I should first say that I am against capital punishment, so one would think that this movie would appeal to me. It didn’t and I can’t imagine someone who supports the use of capital punishment sitting through a two-hour commercial against it.

“The Life of David Gale” basically revolves around one great irony, that David Gale (Kevin Spacey) has found himself on death row after being a major opponent of the practice in his home state of Texas.

Gale is found guilty of the rape and murder of Constance Harraway (Laura Linney), his co-worker in the Death Watch Organization, which fights for the rights of death row inmates.

With less then a week before his execution, Gale’s lawyer, Braxton Belyeu (Leon Rippy), contacts journalist Bitsey Bloom (Kate Winslet) to inform her that Gale is willing to give her three two-hour interviews for half a million dollars.
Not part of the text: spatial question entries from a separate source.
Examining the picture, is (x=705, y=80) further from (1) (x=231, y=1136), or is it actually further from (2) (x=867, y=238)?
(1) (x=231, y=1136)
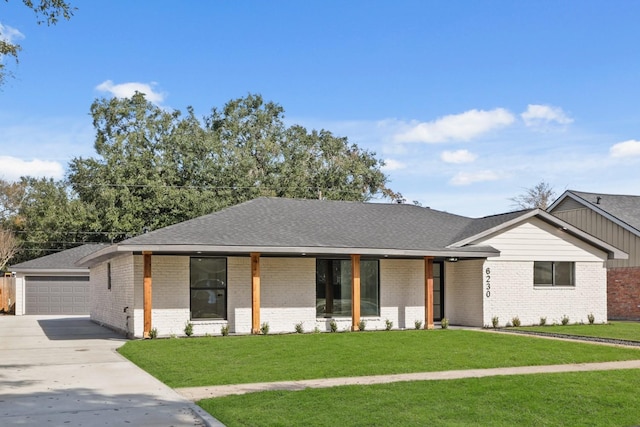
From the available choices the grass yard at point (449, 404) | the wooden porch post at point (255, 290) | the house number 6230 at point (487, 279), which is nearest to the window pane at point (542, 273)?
the house number 6230 at point (487, 279)

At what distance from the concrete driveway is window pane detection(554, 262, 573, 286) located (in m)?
15.5

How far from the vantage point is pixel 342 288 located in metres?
23.0

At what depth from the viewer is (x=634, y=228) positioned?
31.0 metres

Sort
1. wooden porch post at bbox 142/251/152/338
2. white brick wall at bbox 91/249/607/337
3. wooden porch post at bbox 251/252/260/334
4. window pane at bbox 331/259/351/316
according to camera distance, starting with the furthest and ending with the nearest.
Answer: window pane at bbox 331/259/351/316
white brick wall at bbox 91/249/607/337
wooden porch post at bbox 251/252/260/334
wooden porch post at bbox 142/251/152/338

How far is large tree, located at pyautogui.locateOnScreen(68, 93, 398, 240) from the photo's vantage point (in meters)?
46.0

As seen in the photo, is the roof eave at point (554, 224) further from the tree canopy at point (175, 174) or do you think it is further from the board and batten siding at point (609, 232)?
the tree canopy at point (175, 174)

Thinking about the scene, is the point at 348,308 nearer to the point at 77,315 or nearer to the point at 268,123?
the point at 77,315

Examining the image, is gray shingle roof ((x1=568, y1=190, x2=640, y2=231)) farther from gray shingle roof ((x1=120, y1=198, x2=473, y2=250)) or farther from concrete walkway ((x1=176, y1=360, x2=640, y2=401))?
concrete walkway ((x1=176, y1=360, x2=640, y2=401))

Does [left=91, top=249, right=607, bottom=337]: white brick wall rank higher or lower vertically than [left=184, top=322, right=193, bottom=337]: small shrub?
higher

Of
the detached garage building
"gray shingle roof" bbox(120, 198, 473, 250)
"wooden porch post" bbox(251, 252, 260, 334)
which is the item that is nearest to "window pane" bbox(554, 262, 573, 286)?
"gray shingle roof" bbox(120, 198, 473, 250)

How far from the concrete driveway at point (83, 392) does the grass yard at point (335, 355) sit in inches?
27.1

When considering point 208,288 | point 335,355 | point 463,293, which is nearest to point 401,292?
point 463,293

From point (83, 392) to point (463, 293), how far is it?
16.4m

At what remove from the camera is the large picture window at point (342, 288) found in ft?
74.5
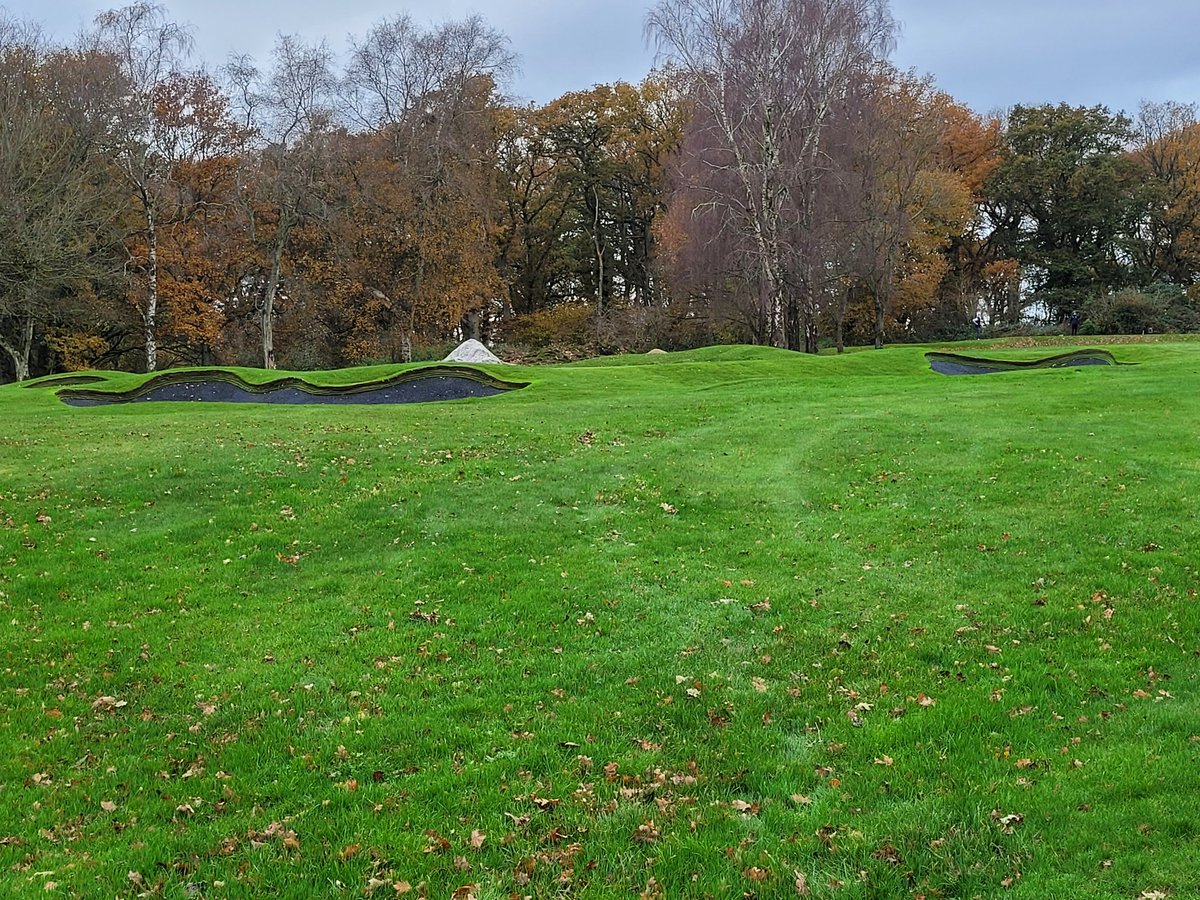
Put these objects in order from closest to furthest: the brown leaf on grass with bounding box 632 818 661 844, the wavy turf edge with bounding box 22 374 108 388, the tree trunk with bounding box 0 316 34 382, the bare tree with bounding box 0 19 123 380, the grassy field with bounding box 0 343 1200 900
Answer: the grassy field with bounding box 0 343 1200 900, the brown leaf on grass with bounding box 632 818 661 844, the bare tree with bounding box 0 19 123 380, the wavy turf edge with bounding box 22 374 108 388, the tree trunk with bounding box 0 316 34 382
Bitsey, with her magazine’s hesitant backing, jumps on the exclusive interview, in which she hopes to snag the story of her life.

Bitsey heads to Texas with intern Zack (Gabriel Mann), fully believing that Gale is guilty of rape and murder.
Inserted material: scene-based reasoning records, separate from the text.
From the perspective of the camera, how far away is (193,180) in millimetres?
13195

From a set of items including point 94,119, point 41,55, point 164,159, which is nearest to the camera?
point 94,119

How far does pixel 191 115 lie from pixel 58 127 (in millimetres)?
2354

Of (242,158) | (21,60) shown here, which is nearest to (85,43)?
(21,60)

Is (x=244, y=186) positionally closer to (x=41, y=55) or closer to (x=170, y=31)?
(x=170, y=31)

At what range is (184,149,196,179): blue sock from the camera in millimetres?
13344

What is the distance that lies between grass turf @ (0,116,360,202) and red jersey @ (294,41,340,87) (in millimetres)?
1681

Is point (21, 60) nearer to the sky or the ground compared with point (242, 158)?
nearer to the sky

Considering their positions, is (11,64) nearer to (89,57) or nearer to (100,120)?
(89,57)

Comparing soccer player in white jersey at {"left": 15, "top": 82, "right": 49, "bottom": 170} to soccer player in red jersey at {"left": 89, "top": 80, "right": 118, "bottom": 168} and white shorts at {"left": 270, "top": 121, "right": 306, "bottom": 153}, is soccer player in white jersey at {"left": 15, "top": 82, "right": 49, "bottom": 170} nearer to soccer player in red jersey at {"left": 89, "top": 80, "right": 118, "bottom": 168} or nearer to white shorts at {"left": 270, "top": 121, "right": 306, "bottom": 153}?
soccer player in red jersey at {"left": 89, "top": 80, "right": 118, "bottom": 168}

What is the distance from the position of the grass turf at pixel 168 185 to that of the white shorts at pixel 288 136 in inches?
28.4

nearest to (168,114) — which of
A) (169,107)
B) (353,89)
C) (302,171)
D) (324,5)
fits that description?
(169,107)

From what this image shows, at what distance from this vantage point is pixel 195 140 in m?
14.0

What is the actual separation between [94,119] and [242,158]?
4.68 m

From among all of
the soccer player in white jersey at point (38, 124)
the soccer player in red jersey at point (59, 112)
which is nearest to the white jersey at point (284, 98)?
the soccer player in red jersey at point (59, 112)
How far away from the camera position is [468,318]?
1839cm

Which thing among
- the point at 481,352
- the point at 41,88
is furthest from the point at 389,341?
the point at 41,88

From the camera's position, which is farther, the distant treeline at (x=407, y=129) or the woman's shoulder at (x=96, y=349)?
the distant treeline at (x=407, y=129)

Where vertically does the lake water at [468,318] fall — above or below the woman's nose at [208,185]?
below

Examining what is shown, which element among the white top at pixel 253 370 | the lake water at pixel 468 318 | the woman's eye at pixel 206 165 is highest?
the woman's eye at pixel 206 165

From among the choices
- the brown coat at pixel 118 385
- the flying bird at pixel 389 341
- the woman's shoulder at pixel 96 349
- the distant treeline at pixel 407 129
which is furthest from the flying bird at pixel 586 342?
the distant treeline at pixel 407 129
Most of the story is told in flashbacks over the three days of interviewing. The audience is not shown a pretty picture of Gale: he’s a drunk, he’s cocky and his wife is cheating on him with a Spanish lover. He only has two relationships in the movie that I can say put his character in a positive light – his relationship with his friend, Constance, and his relationship with his son.
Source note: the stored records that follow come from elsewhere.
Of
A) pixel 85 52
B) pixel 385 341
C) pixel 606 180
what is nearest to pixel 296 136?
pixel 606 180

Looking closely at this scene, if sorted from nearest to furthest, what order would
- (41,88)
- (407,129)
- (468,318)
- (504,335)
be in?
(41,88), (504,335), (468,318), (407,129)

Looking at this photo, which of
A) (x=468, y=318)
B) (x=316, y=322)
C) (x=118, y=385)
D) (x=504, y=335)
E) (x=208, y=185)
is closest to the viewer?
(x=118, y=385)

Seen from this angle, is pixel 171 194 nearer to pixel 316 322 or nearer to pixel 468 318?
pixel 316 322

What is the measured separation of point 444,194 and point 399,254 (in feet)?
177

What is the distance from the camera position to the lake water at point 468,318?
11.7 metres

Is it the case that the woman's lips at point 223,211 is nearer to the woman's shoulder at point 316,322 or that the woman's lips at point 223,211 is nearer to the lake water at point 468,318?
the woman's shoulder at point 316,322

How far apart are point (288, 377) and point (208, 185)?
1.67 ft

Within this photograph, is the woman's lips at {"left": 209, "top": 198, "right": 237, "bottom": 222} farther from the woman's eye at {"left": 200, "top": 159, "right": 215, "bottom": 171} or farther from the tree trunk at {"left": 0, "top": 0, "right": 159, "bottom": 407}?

Gale has sex with an ex-graduate student, Berlin (Rhona Mitra) at a party where both professors and students get drunk. Gale is then accused of rape, until Berlin drops all the charges and heads out of town. It is here that Gale’s life begins to deteriorate.

He loses his job at the university and no other school is interested in hiring an accused rapist. On top of this, his wife and child leave him and move to Spain, where she uses his labeling as a rapist and his drunken past as a means to win custody of their child.

Gale begins to lose it all, and it is in this moment that he even loses his association with Death Watch. When accused, Gale swears he did not kill or rape his good friend, Constance, and he believes he is being set up by right-wing politicians, who want to stop his powerful voice in the local media.

The rest of the story revolves around ironies, hidden tapes that are given to Bitsey that point her towards the truth of the story and a cliffhanger ending that this reviewer refuses to disclose.

I can tell you that this movie is too contrived because I could predict most of what was happening before it happened and I’m usually really bad at that. Instead of making an intelligent movie that left the value of capital punishment open-ended for the viewers to contemplate, “The Life of David Gale” was too quick to assume that capital punishment is wrong.

I think what bothered me the most was that this movie had a lot of potential. I am a huge fan of both Kevin Spacey and Kate Winslet, and both were excellent in their respective roles.

I didn’t like some of the portrayals of women in this movie, and I found it interesting that this film chose to make a statement surrounding a white man’s execution when mostly minorities are executed in Texas.

Bottom Line: I’m still against the death penalty, but I’m also against seeing this movie.